#### [GOAL]
From the passage below on Chinese and Japanese, list each distinct number of characters it mentions.

#### [SOURCE TEXT]
____

It’s interesting to note that computers often lead people to use more obscure characters they certainly wouldn’t have used in handwriting. I heard a commentator say “when Mishima used an unusual character, it’s because his knowledge of the Japanese language was unrivalled. Nowadays, when a kid uses the same character, it’s just because it popped up in a computer menu and looked neat.”

Technically, at least as far as the school curriculum is concerned, kanbun is a sub-set of Classical Japanese, which means that Classical Chinese is actually a sub-set of Japanese. Technically.

Since we’re talking about the most difficult language, kanbun probably makes Classical Japanese the most difficult language to read ever devised. Add to that hentaigana and widespread use of cursive scripts

chinese is an extremely logical language. That is if you know character a and know character b, you can have a reasonably good chance of guessing the meaning of character a + character b. Eg, air + machine = plane or air + machine + field = airport.

Chinese grammer is very simplistic and virtually no exceptions. For example, verb conjugations are a breeze. One says the verb + “past tense” and voila it’s past tense. The past tense modifer works for every verb. Ditto for present tense. So, one just has to learn all the different tense modifiers and add them to the verb and it works every time (maybe there is an exception but I can’t think of one off hand.)

tones are a bitch, but spoken Chinese uses the di-syallabic construction. Eg, you say two words when one would work. Eg. say " go out" instead of “go.” It’s much more clear once you get used to this.

Written Chinese is a complete and total bitch. 2,000 characters my ass to read a newspaper. I think the RenMinRiBao People’s Daily standard is a core of 5,000 characters. Elementary kids learn about 2,000 characters their first year (ask my daughter). written chinese can be thought of as a mix of ancient latin combined with modern slang. characters can have common meanings, obsure meanings, meanings lost in the roots of time, implied meanings, etc.

The other thing, knowing a couple of hundred characters is almost as functionally illeterate as knowing 4000 characters. You really have to get your base up to read anything interesting. It’s better now than when I started 25 years ago when pretty much the only thing to read was bog standard communist propoganda crapola written in a wierd dumbed down bombastic style.

In my personal experience, I found getting to a 1,000 word vocabulary and broken speech in Japanese was much easier than Chinese. But I knew Chinese before I studied Japanese. With Japanese you can " cheat" with the katakana borrowed words and have a pretty broad vocabulary. In Chinese, there is no such thing, so you’re starting from a complete blank piece of paper.

____

[A run of records]

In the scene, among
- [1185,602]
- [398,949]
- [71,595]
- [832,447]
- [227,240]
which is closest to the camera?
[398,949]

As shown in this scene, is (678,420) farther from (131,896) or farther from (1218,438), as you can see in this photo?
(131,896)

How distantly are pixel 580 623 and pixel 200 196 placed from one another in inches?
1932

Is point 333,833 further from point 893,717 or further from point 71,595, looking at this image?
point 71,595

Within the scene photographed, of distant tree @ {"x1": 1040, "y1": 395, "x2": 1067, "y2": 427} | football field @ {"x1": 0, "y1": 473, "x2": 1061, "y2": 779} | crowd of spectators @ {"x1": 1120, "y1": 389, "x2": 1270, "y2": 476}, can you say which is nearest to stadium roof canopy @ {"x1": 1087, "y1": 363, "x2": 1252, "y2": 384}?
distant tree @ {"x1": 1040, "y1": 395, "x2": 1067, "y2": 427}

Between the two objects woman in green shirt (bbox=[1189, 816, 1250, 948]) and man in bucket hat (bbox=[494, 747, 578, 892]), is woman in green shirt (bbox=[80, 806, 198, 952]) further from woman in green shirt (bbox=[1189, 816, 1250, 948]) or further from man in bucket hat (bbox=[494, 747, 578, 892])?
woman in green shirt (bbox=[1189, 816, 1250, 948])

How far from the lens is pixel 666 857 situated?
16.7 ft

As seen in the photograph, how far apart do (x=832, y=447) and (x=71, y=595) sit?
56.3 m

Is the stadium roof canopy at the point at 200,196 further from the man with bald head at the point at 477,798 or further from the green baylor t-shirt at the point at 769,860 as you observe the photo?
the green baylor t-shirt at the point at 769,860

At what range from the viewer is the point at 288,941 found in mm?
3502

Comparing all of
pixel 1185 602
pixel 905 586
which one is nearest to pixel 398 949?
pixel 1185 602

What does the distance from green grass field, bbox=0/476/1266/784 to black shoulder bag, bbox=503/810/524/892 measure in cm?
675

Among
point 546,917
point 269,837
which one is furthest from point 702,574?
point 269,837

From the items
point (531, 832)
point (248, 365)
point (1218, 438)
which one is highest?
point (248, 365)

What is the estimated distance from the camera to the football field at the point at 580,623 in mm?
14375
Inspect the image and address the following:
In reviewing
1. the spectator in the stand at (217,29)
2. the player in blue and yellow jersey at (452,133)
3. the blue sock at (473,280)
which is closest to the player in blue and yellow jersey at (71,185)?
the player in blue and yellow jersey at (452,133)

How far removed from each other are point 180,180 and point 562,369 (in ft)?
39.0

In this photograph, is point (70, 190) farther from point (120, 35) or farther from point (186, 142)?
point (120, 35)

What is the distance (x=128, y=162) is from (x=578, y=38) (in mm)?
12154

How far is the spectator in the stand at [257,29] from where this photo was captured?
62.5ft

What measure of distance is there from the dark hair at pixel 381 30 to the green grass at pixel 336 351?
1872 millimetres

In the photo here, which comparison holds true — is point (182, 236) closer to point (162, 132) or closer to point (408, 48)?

____

#### [CORRECT ANSWER]
- a couple of hundred
- 2,000
- 4000
- 5,000